Example 2 mouse cerebellum for experimental samples circular RNA Cdr1as was detected in situ comparing the padlock probe method and BaseScope method.
In this example, the procedure for lock-probe detection of Cdr1as was the same as in example 1, and the commercial BaseScope kit was completed according to the manufacturer's instructions. The comparative detection result of this example is shown in fig. 3, and it can be seen that the detection efficiency of both methods is very high in the detection of the Cdrlas gene.
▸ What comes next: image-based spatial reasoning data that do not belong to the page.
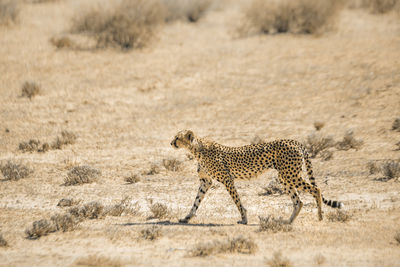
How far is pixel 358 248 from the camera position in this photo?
19.8 feet

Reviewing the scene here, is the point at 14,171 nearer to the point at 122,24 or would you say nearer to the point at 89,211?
the point at 89,211

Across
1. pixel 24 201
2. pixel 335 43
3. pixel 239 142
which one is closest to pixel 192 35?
pixel 335 43

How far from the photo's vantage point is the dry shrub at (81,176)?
10.0 m

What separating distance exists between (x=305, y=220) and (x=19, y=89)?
12560mm

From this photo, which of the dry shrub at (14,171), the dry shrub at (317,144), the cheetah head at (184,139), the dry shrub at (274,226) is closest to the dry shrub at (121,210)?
the cheetah head at (184,139)

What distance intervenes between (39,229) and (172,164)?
188 inches

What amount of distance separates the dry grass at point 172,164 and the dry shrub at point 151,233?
4368 millimetres

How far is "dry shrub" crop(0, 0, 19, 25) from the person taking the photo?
2317cm

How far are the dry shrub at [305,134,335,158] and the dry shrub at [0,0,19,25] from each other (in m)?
17.1

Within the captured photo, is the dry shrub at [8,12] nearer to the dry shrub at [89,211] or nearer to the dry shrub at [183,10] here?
the dry shrub at [183,10]

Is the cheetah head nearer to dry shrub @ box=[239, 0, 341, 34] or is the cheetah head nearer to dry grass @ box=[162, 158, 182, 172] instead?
dry grass @ box=[162, 158, 182, 172]

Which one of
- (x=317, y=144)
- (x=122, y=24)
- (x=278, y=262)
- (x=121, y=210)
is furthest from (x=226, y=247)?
(x=122, y=24)

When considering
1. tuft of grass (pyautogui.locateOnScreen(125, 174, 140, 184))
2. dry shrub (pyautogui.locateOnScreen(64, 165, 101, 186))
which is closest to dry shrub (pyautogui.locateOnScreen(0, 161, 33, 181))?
dry shrub (pyautogui.locateOnScreen(64, 165, 101, 186))

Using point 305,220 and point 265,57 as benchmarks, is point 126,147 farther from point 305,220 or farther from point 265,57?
point 265,57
Table 1 all probe sequences used in examples 1 and 2:
marking: a sequence complementary to the loop-forming junction of the circular RNA to be detected; thickening: detecting the hybridization site of the probe and the rolling circle amplification primer.
All purchased padlock probes were not phosphorylated. Prior to use, phosphorylation was performed as follows: mu.M padlock probe, 1 XPNK buffer A (Thermo Scientific), 1mM ATP (Thermo Scientific), 0.2U/. mu. L T4 polynucleotide kinase (Thermo Scientific) were mixed well and incubated at 37 ℃ for 30min, then the enzyme was inactivated at 65 ℃ for 10 min. Phosphorylated padlock probes can be stored at-20 ℃ until use.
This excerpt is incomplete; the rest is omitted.